6 reasons to invest in ETFs include:
- Capital growth and income
- Access to foreign markets
- Exchange traded
- Small management expenses
- Tax efficiency
Diversification means lower risk. ETFs generally hold a portfolio that comprises of different securities that make up an index. Holding many securities across multiple industry sectors means that there is less risk from individual securities on the entire portfolio.
Capital growth and income
ETFs will pay the income that they receive from their portfolio to the ETFs investors. An ETF that holds shares will pay the dividends and franking credits that are earned on the shares to its investors.
Access to foreign markets
ETFs can hold a wide variety of securities and are not limited to just holding securities on the same exchange that the ETF trades on. There are ETFs that trade on the ASX that hold shares that trade on exchanges in the US, Asia and Europe for instance. This provides low-cost access to foreign markets.
Traded on exchanges
Because many ETFs trade on large securities exchanges like the ASX the buy and sell process is just like buying and selling shares. Large exchanges also mean frequently updated and easy to access market information like the price and volume for ETFs being traded.
Small management expenses
ETFs charge management fees in order to maintain the running of the fund. In comparison to regular managed funds ETFs charge very small management fees. This is possible because managers of ETFs do not have to spend time and effort picking individual securities to invest in. Instead most ETFs just track an index and managers will only adjust the fund if the index changes its composition. This is known as a ‘passive’ fund.
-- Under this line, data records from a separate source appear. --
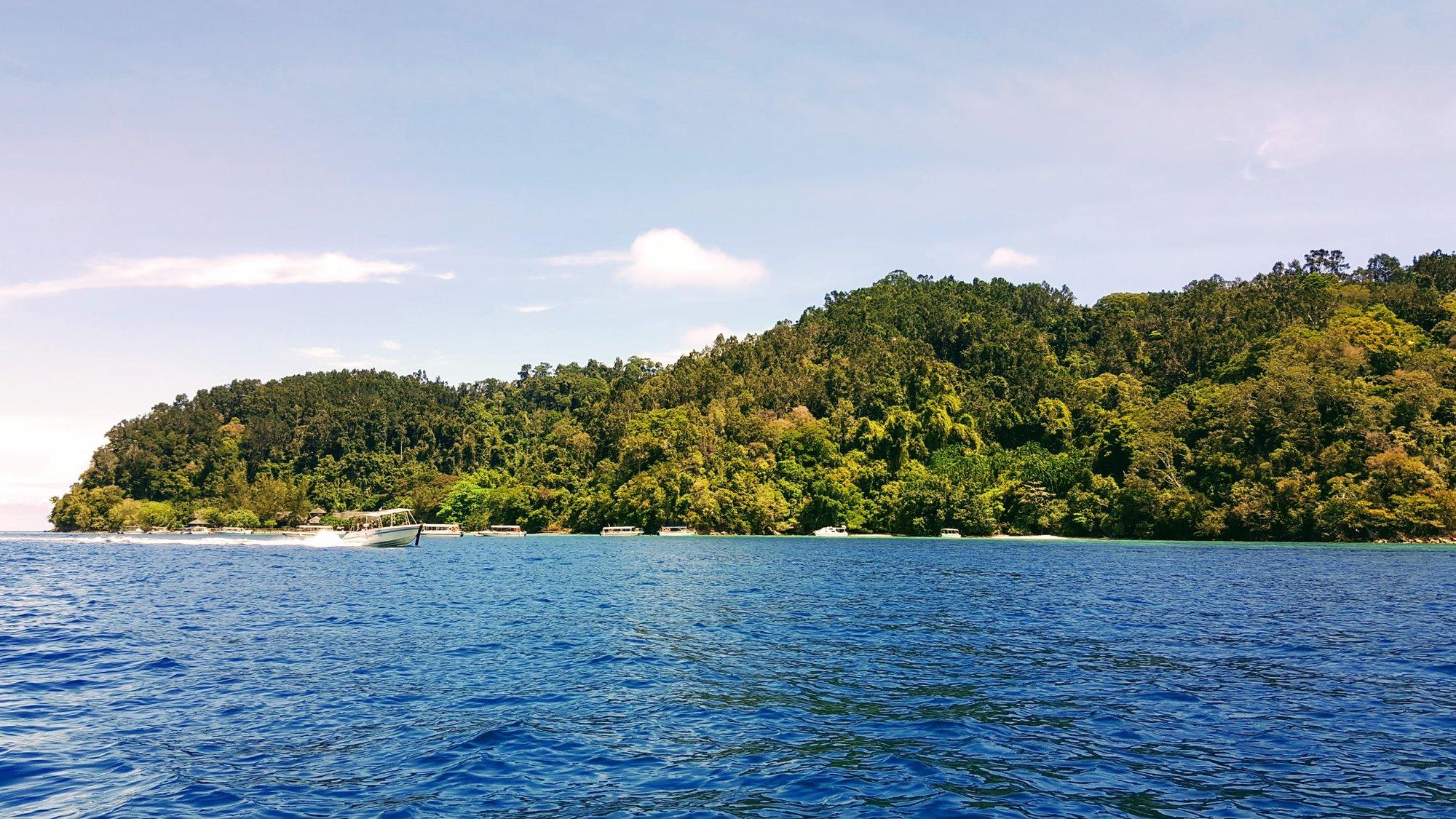 příjezd lodí k ostrovu Gaya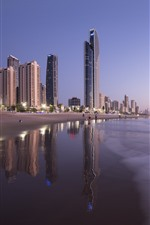 Preview iPhone wallpaper Australia, Queensland, skyscrapers, beach, sea, city, dusk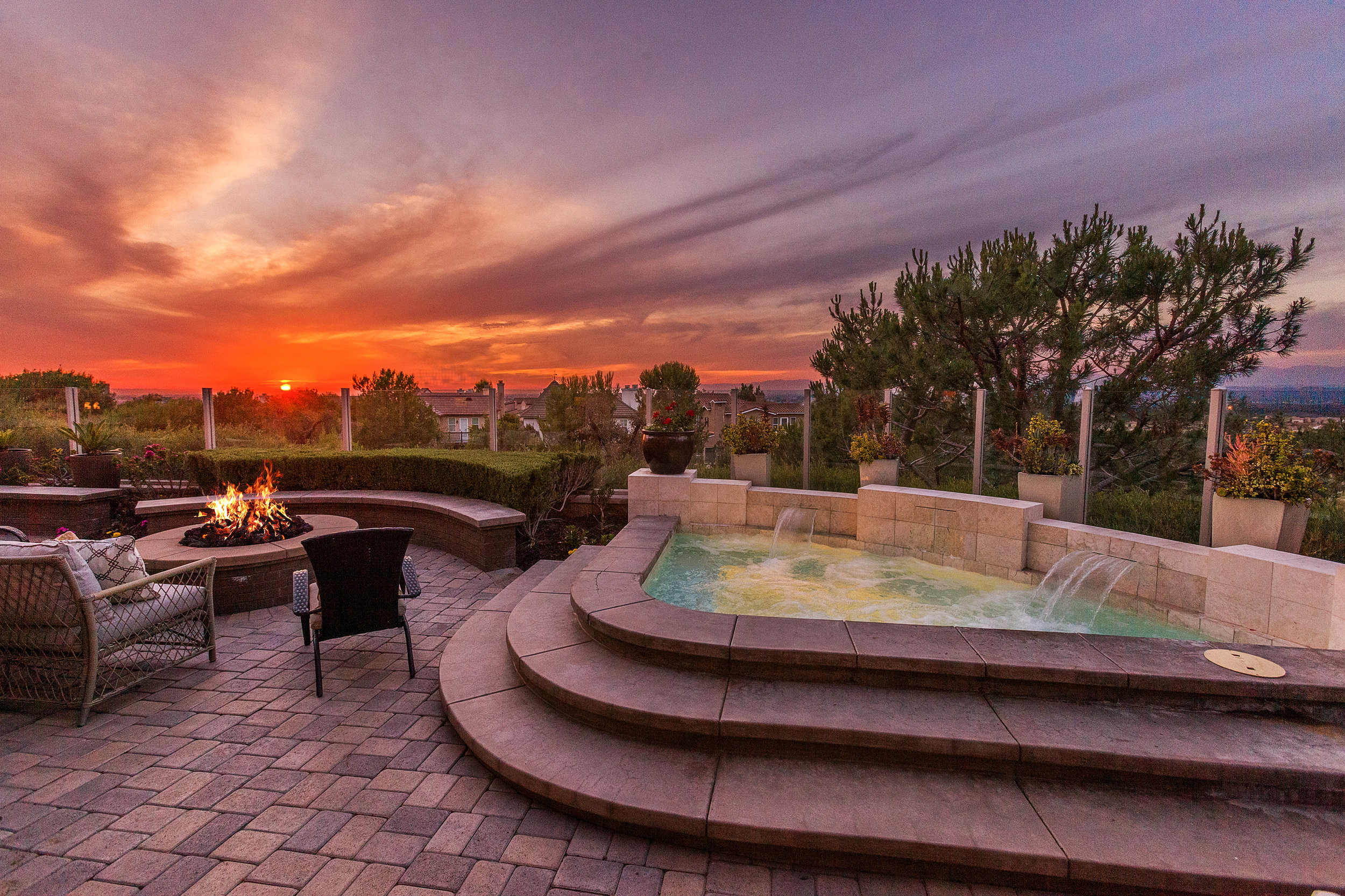 3 Ferrand - backyard jacuzzi sunset view.jpg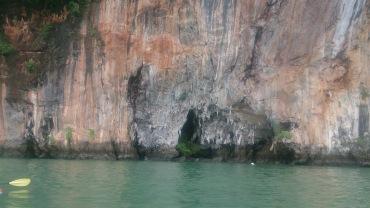 (pic - Story) James Bond Island - Hong Island Cliffs 01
As stated above managers of ETFs will only adjust the fund’s portfolio if the index it tracks changes composition. This occurs infrequently and as such ETFs buy and sell securities much less than managed funds. Because ETFs buy and sell relatively little they do not incur relatively high capital gains. This means that investors in the ETF are not subjected to capital gains tax that arises when securities are sold for a profit.
This is in contrast to managed funds which buy and sell securities when they receive more money from investors or investors request a withdrawal of their money from the fund. Every time that process occurs the fund manager must go into the market and buy and sell securities in proportion to the rest of the fund.